──────── EXERCISE INPUT
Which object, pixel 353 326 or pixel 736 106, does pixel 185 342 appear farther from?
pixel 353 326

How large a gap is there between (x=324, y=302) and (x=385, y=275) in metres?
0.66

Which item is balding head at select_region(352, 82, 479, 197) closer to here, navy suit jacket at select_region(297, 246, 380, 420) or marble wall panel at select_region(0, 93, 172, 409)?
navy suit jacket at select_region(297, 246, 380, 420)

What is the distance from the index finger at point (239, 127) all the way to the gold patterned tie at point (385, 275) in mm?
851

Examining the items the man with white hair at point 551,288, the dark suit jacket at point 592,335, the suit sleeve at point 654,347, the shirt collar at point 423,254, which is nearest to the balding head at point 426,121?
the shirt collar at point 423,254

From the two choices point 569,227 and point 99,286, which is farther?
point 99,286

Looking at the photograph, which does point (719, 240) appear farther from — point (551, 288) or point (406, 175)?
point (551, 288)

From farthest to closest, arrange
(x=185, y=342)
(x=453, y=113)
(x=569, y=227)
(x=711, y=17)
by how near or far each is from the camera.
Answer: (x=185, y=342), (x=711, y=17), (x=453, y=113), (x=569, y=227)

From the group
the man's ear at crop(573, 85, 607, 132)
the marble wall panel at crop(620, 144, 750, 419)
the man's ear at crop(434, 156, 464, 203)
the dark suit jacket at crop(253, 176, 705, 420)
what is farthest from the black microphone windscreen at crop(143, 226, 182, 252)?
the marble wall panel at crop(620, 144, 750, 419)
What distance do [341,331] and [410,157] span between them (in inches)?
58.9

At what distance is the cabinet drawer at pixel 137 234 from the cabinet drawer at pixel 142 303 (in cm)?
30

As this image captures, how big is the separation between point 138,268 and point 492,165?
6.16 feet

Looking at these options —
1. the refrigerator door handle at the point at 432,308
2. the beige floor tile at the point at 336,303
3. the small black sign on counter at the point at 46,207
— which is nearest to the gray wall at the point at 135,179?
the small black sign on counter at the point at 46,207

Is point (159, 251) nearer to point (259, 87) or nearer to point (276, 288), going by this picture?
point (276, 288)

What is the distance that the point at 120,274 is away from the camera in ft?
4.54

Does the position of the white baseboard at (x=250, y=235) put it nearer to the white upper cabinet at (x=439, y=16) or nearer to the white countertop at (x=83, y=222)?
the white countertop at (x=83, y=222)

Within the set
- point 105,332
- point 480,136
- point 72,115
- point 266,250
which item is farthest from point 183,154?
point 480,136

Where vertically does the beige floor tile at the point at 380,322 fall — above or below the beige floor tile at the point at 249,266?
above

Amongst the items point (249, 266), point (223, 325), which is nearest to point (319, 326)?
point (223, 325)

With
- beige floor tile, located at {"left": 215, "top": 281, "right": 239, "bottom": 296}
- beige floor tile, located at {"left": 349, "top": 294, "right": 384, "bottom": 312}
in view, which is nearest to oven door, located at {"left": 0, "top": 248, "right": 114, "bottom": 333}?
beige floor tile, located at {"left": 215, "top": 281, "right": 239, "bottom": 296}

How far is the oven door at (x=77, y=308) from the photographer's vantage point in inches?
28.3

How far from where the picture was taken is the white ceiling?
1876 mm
────────────────
Extract every line above verbatim, from the first to the last, without altering a character.

**EXERCISE ANSWER**
Which object, pixel 353 326 or pixel 736 106, does pixel 185 342 appear farther from?
pixel 353 326

How large a gap is there between (x=324, y=302) and (x=385, y=275) in metres?
0.66

Which item is balding head at select_region(352, 82, 479, 197) closer to here, navy suit jacket at select_region(297, 246, 380, 420) or marble wall panel at select_region(0, 93, 172, 409)?
navy suit jacket at select_region(297, 246, 380, 420)

What is the distance from the index finger at point (239, 127) all the way to the gold patterned tie at point (385, 275) in mm?
851

Examining the items the man with white hair at point 551,288, the dark suit jacket at point 592,335, the suit sleeve at point 654,347, the shirt collar at point 423,254, which is nearest to the balding head at point 426,121?
the shirt collar at point 423,254

From the two choices point 569,227 and point 99,286, which is farther?
point 99,286

Looking at the photograph, which does point (719, 240) appear farther from — point (551, 288) or point (406, 175)?
point (551, 288)

From farthest to closest, arrange
(x=185, y=342)
(x=453, y=113)
(x=569, y=227)
(x=711, y=17)
by how near or far each is from the camera.
Answer: (x=185, y=342), (x=711, y=17), (x=453, y=113), (x=569, y=227)

From the group
the man's ear at crop(573, 85, 607, 132)
the marble wall panel at crop(620, 144, 750, 419)
the man's ear at crop(434, 156, 464, 203)
the dark suit jacket at crop(253, 176, 705, 420)
what is farthest from the black microphone windscreen at crop(143, 226, 182, 252)?
the marble wall panel at crop(620, 144, 750, 419)
What distance do [341,331] and [410,157] span between them (in inches)?
58.9

At what distance is the cabinet drawer at pixel 137 234 from the cabinet drawer at pixel 142 303 (in cm)?
30

As this image captures, how big is the separation between point 138,268 and point 492,165?
6.16 feet

Looking at these options —
1. the refrigerator door handle at the point at 432,308
2. the beige floor tile at the point at 336,303
3. the small black sign on counter at the point at 46,207
— which is nearest to the gray wall at the point at 135,179?
the small black sign on counter at the point at 46,207

Is point (159, 251) nearer to point (259, 87) or nearer to point (276, 288), going by this picture?
point (276, 288)

What is the distance that the point at 120,274 is away from the camera in ft?
4.54

Does the position of the white baseboard at (x=250, y=235) put it nearer to the white upper cabinet at (x=439, y=16) or nearer to the white countertop at (x=83, y=222)?
the white countertop at (x=83, y=222)

Within the set
- point 105,332
- point 480,136
- point 72,115
- point 266,250
which item is farthest from point 183,154?
point 480,136

Where vertically does the beige floor tile at the point at 380,322 fall — above or below the beige floor tile at the point at 249,266?
above

Amongst the items point (249, 266), point (223, 325), which is nearest to point (319, 326)?
point (223, 325)

With
- beige floor tile, located at {"left": 215, "top": 281, "right": 239, "bottom": 296}
- beige floor tile, located at {"left": 349, "top": 294, "right": 384, "bottom": 312}
in view, which is nearest to oven door, located at {"left": 0, "top": 248, "right": 114, "bottom": 333}?
beige floor tile, located at {"left": 215, "top": 281, "right": 239, "bottom": 296}

How far is the oven door at (x=77, y=308) from the photographer's vantage point in inches?
28.3

How far from where the picture was taken is the white ceiling?
1876 mm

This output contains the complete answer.